Aunque a simple vista parezca algo sencillo, el hecho de limitar la información compartida y de desarrollar sistemas para que la máquina sepa qué compartir y qué no, es altamente complejo, e implica muchas cosas. Cuando varios robots trabajan juntos, cada uno de ellos debe tener una información completa, precisa y actualizada de su propia situación y de la de los demás. Sólo con esa información pueden tomar decisiones acerca de sus propios movimientos y acciones.
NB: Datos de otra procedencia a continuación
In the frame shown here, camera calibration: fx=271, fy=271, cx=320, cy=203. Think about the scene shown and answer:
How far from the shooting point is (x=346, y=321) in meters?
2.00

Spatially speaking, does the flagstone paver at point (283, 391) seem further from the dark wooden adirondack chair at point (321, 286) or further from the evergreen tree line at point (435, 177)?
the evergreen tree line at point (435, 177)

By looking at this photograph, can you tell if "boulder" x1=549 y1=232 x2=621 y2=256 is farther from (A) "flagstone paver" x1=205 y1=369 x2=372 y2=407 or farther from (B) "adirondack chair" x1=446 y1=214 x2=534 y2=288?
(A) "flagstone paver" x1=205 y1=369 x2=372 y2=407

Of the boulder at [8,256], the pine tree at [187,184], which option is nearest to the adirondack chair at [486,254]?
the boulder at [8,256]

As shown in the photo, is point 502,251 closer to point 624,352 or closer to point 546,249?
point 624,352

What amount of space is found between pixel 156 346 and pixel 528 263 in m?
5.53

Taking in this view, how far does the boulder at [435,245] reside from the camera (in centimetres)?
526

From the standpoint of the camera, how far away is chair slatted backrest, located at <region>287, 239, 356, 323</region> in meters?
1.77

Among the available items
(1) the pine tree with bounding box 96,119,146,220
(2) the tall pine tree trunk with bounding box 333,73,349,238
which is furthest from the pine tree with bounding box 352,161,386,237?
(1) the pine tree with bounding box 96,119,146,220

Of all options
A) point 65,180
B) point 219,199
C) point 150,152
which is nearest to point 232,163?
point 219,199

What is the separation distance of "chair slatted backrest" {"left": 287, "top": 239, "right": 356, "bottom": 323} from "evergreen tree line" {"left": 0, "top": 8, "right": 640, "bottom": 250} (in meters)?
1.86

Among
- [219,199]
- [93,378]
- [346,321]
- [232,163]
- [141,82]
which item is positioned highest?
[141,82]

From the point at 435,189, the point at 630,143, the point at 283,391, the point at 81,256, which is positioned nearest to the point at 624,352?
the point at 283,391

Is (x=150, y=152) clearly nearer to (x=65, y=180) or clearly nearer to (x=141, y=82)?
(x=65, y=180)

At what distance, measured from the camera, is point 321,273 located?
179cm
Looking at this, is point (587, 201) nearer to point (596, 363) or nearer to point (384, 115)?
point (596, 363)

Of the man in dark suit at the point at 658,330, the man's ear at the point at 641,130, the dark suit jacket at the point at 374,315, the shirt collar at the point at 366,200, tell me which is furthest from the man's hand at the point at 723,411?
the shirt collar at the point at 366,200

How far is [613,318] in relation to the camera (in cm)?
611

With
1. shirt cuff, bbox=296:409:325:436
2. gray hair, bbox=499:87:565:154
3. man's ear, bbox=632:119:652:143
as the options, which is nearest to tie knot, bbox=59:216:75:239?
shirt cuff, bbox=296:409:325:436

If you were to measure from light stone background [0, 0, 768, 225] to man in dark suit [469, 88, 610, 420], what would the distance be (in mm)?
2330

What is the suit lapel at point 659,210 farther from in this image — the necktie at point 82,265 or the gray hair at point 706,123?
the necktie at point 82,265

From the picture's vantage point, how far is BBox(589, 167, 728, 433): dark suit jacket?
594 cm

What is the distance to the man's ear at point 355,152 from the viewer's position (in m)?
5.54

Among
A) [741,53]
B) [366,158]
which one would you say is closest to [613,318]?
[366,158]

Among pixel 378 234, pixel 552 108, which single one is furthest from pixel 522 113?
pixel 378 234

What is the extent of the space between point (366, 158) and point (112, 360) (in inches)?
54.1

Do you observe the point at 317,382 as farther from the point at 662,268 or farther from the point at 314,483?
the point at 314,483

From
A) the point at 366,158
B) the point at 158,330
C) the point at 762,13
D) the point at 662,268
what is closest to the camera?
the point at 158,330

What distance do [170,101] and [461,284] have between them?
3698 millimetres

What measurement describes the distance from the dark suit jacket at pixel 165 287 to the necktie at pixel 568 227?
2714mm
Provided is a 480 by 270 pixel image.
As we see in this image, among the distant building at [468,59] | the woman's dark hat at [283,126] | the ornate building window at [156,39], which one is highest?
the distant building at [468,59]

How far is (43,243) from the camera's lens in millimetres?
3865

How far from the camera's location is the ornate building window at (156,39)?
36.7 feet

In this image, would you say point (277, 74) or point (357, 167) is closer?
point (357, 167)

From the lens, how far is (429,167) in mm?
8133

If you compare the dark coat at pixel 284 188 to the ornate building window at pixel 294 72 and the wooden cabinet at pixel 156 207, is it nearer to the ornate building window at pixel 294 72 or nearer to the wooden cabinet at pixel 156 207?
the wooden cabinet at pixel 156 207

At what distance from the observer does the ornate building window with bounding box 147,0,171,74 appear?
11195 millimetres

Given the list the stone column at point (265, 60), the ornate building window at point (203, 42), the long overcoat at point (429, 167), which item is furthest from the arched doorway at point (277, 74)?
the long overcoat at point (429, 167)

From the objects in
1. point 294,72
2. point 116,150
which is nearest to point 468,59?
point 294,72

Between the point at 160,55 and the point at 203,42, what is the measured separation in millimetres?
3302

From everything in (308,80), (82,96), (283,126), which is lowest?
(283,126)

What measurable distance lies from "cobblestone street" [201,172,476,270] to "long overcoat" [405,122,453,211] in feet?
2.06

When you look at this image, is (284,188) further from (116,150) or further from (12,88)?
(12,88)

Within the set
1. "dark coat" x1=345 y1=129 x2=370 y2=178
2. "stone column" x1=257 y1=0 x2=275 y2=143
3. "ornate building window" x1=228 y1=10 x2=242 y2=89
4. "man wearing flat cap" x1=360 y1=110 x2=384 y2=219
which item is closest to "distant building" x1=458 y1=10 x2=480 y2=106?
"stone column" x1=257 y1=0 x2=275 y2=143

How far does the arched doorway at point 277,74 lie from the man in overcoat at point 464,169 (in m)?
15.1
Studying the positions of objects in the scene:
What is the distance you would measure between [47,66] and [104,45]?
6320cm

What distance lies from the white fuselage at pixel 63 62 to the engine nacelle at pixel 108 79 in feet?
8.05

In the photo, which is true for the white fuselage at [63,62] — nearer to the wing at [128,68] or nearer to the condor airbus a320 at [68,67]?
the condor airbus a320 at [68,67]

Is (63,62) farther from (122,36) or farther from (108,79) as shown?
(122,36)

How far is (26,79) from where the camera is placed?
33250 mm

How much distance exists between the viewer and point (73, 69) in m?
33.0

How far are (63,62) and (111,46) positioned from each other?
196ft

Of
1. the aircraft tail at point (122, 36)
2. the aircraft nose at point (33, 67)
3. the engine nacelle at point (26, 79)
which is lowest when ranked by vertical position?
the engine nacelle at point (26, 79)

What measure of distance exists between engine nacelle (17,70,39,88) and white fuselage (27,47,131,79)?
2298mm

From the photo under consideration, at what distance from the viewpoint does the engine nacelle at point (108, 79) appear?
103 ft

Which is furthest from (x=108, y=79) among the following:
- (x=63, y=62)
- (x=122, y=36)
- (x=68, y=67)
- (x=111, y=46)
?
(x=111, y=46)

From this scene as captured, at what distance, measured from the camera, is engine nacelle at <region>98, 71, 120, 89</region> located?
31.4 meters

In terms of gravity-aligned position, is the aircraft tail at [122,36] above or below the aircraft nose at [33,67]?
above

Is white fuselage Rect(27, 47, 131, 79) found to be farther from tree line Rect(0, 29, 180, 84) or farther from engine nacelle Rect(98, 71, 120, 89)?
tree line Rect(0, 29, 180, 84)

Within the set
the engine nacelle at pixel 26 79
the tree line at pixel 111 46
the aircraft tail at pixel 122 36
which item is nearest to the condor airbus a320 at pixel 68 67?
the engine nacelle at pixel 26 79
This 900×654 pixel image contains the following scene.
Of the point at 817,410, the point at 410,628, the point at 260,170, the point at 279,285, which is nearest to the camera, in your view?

La información no esencial (si se sabe discernir adecuadamente) necesita ser procesada igual que la información vital, pero la máquina no sabe cuál es cuál hasta que no la tiene en su sistema, con lo que un exceso de datos irrelevantes puede hacer que se produzcan retrasos innecesarios en las tareas.

En una situación de emergencia como un rescate en un entorno desconocido, por ejemplo, si un robot ve que hay una puerta bloqueada tiene tres opciones: ignorar la información, usarla pero no compartirla y usarla y difundirla. En cualquier caso hay costes y beneficios. Comunicar es un coste en energía que puede ser vital para otras partes de la misión, pero si no se comunica, también se puede estar poniendo en peligro el buen desarrollo del rescate.

En las pruebas realizadas con simulación por ordenador con el total de los participantes robóticos , el sistema desarrollado reduce la comunicación en un 60%, al tiempo que se mejora la velocidad de término de las tareas entre un 2% y un 10%. Aún está por probar cómo funcionaría en tareas con equipos mixtos. La clave, como decimos, no es tanto comunicar o no comunicar, sino saber qué es lo que realmente merece la pena gastar energía para ponerlo en conocimiento de todos, al tiempo que se salvaguarda la tranquilidad mental humana de la verborrea robótica. Si no, recuerda todas las veces que desconectaron a C3PO por pesado.